Yuru Yuri was funny, as well as a thoroughly enjoyable watch.
So, if I had to think of one thing this series did that allowed it to be as strong as it was, it would have to be its cast. Or more to the point, the integration of this rather extensive collection of characters. By the end of the series, there were nearly a dozen names and faces that were regularly involved in what was going on. More impressively, though, everyone had the right amount of screen time to be excellently entertaining.
The Amusement Club dominated much of Yuru Yuri’s personality, but everyone else, most notably the student council, added to this show’s overall charm. Essentially, no one in this series felt undervalued.
For instance, Sakurako Oomuro and Himawari Furutani (voiced respectively by Emiri Katou and Suzuko Mimori) were the definitions of filler characters. If you were to remove either of them from this show, nothing much would change; maybe we would lose a few one-shot jokes. Nevertheless, whenever they did appear, with or without the other characters, even after an extended absence, they were instantly recognizable and fit right in with whatever was going on.
A slice-of-life anime lives or dies by its characters. Therefore, it is no surprise that the best examples of this genre also have some of the best casts in all anime. Yuru Yuri succeeded as a slice-of-life comedy because it succeeded at crafting characters that were worth following.
Oh man, this section is going to be even harder to write than the last one.

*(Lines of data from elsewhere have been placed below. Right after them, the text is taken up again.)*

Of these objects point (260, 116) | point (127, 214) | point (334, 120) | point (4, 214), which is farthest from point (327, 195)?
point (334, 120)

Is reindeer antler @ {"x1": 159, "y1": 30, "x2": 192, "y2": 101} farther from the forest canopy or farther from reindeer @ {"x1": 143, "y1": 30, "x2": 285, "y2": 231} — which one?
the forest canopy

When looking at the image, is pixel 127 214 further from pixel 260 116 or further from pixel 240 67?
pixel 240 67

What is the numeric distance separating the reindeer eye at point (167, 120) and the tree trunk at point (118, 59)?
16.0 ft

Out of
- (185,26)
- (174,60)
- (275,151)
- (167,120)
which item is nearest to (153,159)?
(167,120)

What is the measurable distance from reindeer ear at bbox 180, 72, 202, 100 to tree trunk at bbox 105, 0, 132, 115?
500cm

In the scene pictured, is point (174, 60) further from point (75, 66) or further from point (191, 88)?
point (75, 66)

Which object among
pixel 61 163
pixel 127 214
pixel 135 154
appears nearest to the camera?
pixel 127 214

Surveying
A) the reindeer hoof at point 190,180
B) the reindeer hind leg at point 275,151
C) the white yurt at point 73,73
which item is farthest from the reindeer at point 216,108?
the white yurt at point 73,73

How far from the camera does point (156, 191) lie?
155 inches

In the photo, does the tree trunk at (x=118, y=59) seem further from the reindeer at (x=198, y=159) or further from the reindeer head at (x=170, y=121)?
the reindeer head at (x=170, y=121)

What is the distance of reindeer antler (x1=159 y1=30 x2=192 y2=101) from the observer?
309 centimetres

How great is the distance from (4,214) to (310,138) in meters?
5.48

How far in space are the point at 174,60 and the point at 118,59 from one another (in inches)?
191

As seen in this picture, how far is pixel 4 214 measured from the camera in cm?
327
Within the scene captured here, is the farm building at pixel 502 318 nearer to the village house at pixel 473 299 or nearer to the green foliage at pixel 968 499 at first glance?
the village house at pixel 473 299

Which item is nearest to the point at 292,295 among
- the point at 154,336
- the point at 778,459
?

I’m not having difficulties because I think Yuru Yuri was a flawless masterpiece. No, this show was, through and through, a slice-of-life anime, for better or worse. If you enjoy this type of series, then there is no reason to think you wouldn’t like this one, too. However, the opposite is true, as well.
What I can say is that if you haven’t watched Yuru Yuri, you’re probably going to get more enjoyment out of it than someone who has already seen it.
To this show’s credit, it did have replay value. The humor, situations, and characters were worth a second viewing. Unfortunately, and this goes back to what I said about not understanding why this series managed to be so popular, Yuru Yuri wasn’t exceptional.
I’m curious to see what happens down the road. There are two more seasons to this show, and although I have seen season two, I have never seen season three. That makes me wonder what it will be like to look at this series through a critical eye without any prior expectations.
Until then, you’ve got to ask yourself if this is the right anime for you. Again, if you enjoy slice-of-life comedies, then you’ll find this one to be better than most. Conversely, I don’t see how Yuru Yuri is going to convert anyone to liking this genre who already doesn’t.
Sometimes when writing one of these reviews, I can point to specific examples that explain why a show is either good or bad. As it happens, though, sometimes a show is just inherently good or bad, so it is hard to explain.
I wish there more I could say than this series had strong characters, funny humor, and a relaxing atmosphere. I don’t want to leave it at that. However, that is what this series had, and in my head, that sufficiently paints the entire picture.
This show plays to the audience that likes this kind of anime. As it so happens, I am among that audience, thus, shockingly, I had a lot of fun with it.
As a result, I am more than happy to tell you that Yuru Yuri has earned a recommendation.